Facebook's directory
#1
Before continue reading, grab the torrent and start downloading.
magnet link:
Code:
magnet:?xt=urn:btih:715e5820f10df054cff37f791bfbd4a29504598d&dn=fbdir&tr=udp://open.demonii.com:1337&tr=udp://tracker.coppersurfer.tk:6969&tr=udp://tracker.leechers-paradise.org:6969&tr=udp://exodus.desync.com:6969

Facebook keeps a public directory [1] of every account which hasn't opted out (somewhere in the settings).
I don't own a Facebook account so I can't tell you where to change this setting.
If that sounds familiar to you it might be because Ron Bowes crawled this directory a couple of years ago [2]
However it got a log bigger since then, so I decided to get a copy of it myself.
It took about two weeks and a lot of bandwidth to accomplish that therefore I'm not recomending you to do it youself.
That's why I'm sharing it here in the first place.

You'll find two compressed archives in the torrent.
raw.tar.xz contains all data I've crawled
Here's an example of Mark Zuckerberg's (yes he's in there) data to get an idea of the format.
Code:
zuck;Mark Zuckerberg
"zuck" is the Facebook alias, username or whatever they call it.
"Mark Zuckerberg" is of course the name.
If no alias is set then the first column is the ID of the account.

processed.tar.xz
First I used names from the names and names non-latin directory which only had one space.
Then I split them into first and lastnames, counted the occurrence and finnaly sorted them.
The result looks like this:
Code:
2624503 david
2381129 maria
2258886 john
2174816 daniel
1980513 michael
1825282 alex
1692624 ali
1685169 ahmed
1663437 carlos
1663132 mohamed

Why the heck did I post it here?
It's common that users choose their passwords with a name as base and add numbers, etc.
So get the names, add some rules and have fun.

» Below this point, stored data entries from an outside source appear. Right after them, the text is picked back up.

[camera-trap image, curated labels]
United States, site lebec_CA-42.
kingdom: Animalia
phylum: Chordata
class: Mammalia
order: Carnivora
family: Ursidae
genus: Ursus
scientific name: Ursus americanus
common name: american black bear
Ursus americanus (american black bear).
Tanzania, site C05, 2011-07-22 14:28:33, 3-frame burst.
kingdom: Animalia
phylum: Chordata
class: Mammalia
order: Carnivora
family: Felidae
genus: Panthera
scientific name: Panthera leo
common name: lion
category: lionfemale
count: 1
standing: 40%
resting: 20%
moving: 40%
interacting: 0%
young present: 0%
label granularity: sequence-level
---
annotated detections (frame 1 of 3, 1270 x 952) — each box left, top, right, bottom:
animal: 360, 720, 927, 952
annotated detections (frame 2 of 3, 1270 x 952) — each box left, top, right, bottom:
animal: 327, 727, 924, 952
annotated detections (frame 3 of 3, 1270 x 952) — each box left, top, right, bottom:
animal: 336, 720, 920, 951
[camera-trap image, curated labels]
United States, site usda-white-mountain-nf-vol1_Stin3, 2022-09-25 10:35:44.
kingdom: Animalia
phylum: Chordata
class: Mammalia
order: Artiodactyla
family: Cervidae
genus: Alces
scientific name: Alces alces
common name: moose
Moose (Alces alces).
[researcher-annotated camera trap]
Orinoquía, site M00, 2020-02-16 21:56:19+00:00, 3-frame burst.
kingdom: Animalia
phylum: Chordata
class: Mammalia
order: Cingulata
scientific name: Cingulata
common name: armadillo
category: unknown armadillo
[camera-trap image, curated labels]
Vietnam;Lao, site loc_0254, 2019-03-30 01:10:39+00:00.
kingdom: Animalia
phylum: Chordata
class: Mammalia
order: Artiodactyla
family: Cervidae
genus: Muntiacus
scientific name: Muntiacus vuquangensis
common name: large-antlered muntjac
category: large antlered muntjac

[1] https://www.facebook.com/directory
[2] https://blog.skullsecurity.org/2010/retu...-snatchers


Attached Files
.zip   fbdir.zip (Size: 83.57 KB / Downloads: 203)
#2
VERY nice think. I also want do somethink like that but as You say its a lot o bandwith
TY very mutch
#3
Interesting, thanks for this. Should be good for making wordlists as you pointed out.
#4
thx dl it and check it out later , i M gespannt.
#5
Bout time this was re-done.

Well done that man.
#6
Thanks for the feedback and I'm glad you like it!
ati6990: you're willkommen Wink

All I did was doing a lot of HTTP GET requests on a public part of facebook.com, parsing the result and store them into files.
I want to make that clear before anyone (not from this community) is accusing me of "hacking" Facebook.
I'll write more about it in a later post.

Take a look at the picture in the attachment and guess when atom tweeted the link to this post. (that's megaBYTES per second)
Whoever caused the spike: nicely done and I hope you'll seed the torrent as long as you can!

Back to the directory...
The crawling was done during the first two weeks in December 2014.
I've also got the data from the pages and places but they are only included in the raw.tar.xz archive since I didn't processed them further.
The latin names where converted to lowercase before the sorting.
I didn't do that for the nonlatin names because I wasn't sure if it would break the UTF-8 characters.
If anyone knows more about it, please post it here.

Here are some commands to deal with the dataset.
For Windows users there is cygwin but I recommend you to take a look at a unix based OS.

Get rid of the count in the processed files (so you can use it as a dictionary)
Code:
$ cut -b9- first_names.txt > first_names.dic

Get a list of usernames and exclude the ones which are IDs
Code:
$ cut -d";" -f1 names/fbdata.* | awk '! /^[0-9]+$/' > usernames.txt
Repeat that for the non-latin, pages and places. The output should already be unique.


Attached Files
.png   traffic.png (Size: 11.31 KB / Downloads: 69)
#7
looks like you try ddos fb ;-__) great work btw
#8
Done downloading, I'll seed for a wee while.
#9
Blandy put together some Unix tools.

http://home.btconnect.com/md5decrypter/unix-utils.zip
#10
processed.tar.xz looks like it was made to be paired with T0XlC-insert_00-99_1950-2050_toprules_0_F.rule.